The 84th Line Infantry Regiment is an infantry unit of the French Army. It was heir of the Quercy Regiment and the 9th Light Regiment, created in 1684.

In December 1795 the 84e demi-brigade was created from the 36e and 116e demi-brigades as well as a battalion of Orleans volunteers. It fought in Switzerland and Germany and with distinction at the Battle of Höchstädt (1800).The third battalion was sent to Santo Domingo and later became part of the 82e ligne, the first two battalions as well as the third battalion of the 89e demi-brigade became part of the new 84e ligne.

In 1805 it was part of Marmont's II corps and fought at the Battle of Ulm and The Battle of Austerlitz after Austerlitz Marmot's corps was sent to Illyria (modern Croatia) and served as the garrison there until 1809. In 1809 the regiment was transferred to Prince Eugene's Army of Italy and took part in the defeat at Sacile and the victory on the piavac River but gained everlasting fame for its actions at the Battle of Graz on the 25th of June. Two battalions of the 84e under Colonel Gambin were dispatched to take the town and drive of the enemy who were believed to be few in number. The action began at night and Gambin's men soon found that there were more than just a few Austrians in Graz. They first took the church and 400 Croatian prisoners, who they locked in the church. They threw back a series of disjointed counterattacks by the Croatian Insurrection ([Landwehr]) and Austrian regulars but began to run out of ammunition and had to take rounds from the dead Austrians. At 3 pm a much more serious attack took place and the 84e almost lost its eagle standard, and lost its battalion guns. After 17 hours of fighting against a far superiour force, the situation was desperate but the rest of Boussier's Division arrived just in the nick of time. 

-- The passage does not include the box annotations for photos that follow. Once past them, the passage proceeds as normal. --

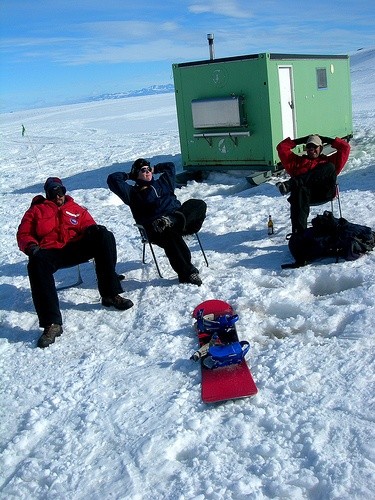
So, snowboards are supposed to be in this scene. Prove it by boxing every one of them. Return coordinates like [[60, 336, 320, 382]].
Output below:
[[192, 299, 259, 404]]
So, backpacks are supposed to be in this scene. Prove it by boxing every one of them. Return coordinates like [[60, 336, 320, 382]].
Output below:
[[281, 211, 375, 268]]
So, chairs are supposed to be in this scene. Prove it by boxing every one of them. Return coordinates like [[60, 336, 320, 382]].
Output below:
[[133, 223, 209, 278]]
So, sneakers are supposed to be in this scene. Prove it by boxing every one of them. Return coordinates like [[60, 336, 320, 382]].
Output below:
[[276, 181, 291, 196], [102, 295, 133, 310], [152, 216, 172, 233], [179, 273, 202, 286], [37, 323, 63, 347]]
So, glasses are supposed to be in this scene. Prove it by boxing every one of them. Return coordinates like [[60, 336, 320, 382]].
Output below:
[[140, 167, 152, 173], [48, 187, 64, 200]]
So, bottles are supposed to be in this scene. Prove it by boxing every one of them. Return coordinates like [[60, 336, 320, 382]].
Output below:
[[209, 334, 222, 349], [268, 216, 273, 235]]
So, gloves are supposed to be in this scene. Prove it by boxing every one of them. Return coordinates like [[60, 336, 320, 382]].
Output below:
[[88, 225, 106, 234], [29, 245, 40, 257]]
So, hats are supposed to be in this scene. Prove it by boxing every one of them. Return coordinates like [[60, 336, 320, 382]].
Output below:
[[44, 177, 64, 192], [306, 135, 322, 146], [131, 159, 150, 177]]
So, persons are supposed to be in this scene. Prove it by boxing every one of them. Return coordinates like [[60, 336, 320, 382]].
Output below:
[[17, 178, 134, 347], [107, 158, 207, 285], [275, 134, 351, 233]]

It was on the battlefield of Wagram that he presented the Emperor with the flags taken at Gratz: "Colonel," said Napoleon, "I am pleased with the bravery of your regiment and yours, you will have your eagles engraved: ONE AGAINST TEN. The 84th regiment also received 96 decorations of the Legion of Honor and an imperial decree of August 15 conferred on the colonel the title of count, with an endowment of 10,000 francs of annuity.

In 1812 it was part of the IV Corps in Russia and fought at the Battle of Smolensk (1812), Battle of Borodino, and the Battle of Maloyaroslavets, where it again fought with great distinction as the town changed hands eight times and General Alexis Delzons was killed leading the regiment during the battle. Reformed in 1813 it again served in Italy at the Battle of Feistritz, and the Battle of Caldiero. In 1815 two battalions fought at The Battle of Waterloo as part of the VI Corps, taking part in the battle for Placenoit.

References
Recueil d'Historiques de l'Infanterie Française by Serge Andolenko - Eurimprim 1969.